### [Exercise brief]
Write the material out again in full, exactly.

───── Source records ─────

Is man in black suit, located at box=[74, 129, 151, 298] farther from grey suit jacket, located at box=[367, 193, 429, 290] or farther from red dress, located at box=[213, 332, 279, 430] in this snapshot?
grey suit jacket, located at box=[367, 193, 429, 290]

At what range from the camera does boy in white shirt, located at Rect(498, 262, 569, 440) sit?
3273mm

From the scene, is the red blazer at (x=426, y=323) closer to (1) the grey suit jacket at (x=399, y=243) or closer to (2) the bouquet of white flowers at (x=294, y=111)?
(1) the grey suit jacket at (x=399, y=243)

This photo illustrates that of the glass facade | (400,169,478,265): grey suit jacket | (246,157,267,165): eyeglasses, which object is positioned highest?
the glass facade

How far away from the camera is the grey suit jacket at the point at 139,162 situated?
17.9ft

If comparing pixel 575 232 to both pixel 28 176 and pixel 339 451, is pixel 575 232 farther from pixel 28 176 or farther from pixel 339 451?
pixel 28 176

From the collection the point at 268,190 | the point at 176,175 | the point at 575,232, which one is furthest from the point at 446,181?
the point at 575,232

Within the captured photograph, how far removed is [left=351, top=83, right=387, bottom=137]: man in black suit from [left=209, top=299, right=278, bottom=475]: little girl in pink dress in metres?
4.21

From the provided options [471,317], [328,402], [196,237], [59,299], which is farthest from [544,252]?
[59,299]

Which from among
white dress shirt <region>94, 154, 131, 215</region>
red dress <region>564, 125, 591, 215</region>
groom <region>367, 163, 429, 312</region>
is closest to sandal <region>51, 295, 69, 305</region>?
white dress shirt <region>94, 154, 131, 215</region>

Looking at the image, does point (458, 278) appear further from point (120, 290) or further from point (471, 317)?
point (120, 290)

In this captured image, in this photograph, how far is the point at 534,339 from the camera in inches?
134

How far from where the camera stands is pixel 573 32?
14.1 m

─────

### [Written solution]
Is man in black suit, located at box=[74, 129, 151, 298] farther from grey suit jacket, located at box=[367, 193, 429, 290] or farther from red dress, located at box=[213, 332, 279, 430] in this snapshot?
grey suit jacket, located at box=[367, 193, 429, 290]

At what range from the camera does boy in white shirt, located at Rect(498, 262, 569, 440) sit?
3273mm

From the scene, is the red blazer at (x=426, y=323) closer to (1) the grey suit jacket at (x=399, y=243) or closer to (2) the bouquet of white flowers at (x=294, y=111)?
(1) the grey suit jacket at (x=399, y=243)

This photo illustrates that of the glass facade | (400,169,478,265): grey suit jacket | (246,157,267,165): eyeglasses, which object is positioned highest?
the glass facade

How far away from the camera is the grey suit jacket at the point at 139,162 situated?
17.9ft

If comparing pixel 575 232 to both pixel 28 176 and pixel 339 451, is pixel 575 232 farther from pixel 28 176 or farther from pixel 339 451?
pixel 28 176

From the collection the point at 268,190 | the point at 176,175 | the point at 575,232, which one is furthest from the point at 446,181?
the point at 575,232

Within the captured photograph, how far removed is [left=351, top=83, right=387, bottom=137]: man in black suit from [left=209, top=299, right=278, bottom=475]: little girl in pink dress in metres?
4.21

From the provided options [471,317], [328,402], [196,237], [59,299], which is farthest from [544,252]?
[59,299]

Which from among
white dress shirt <region>94, 154, 131, 215</region>
red dress <region>564, 125, 591, 215</region>
groom <region>367, 163, 429, 312</region>
is closest to sandal <region>51, 295, 69, 305</region>?
white dress shirt <region>94, 154, 131, 215</region>

Looking at the image, does point (458, 278) appear further from point (120, 290) or further from point (471, 317)?
point (120, 290)

In this captured image, in this photograph, how far is the point at 534,339 from the camera in inches?
134

How far from where the camera stands is pixel 573 32?
14.1 m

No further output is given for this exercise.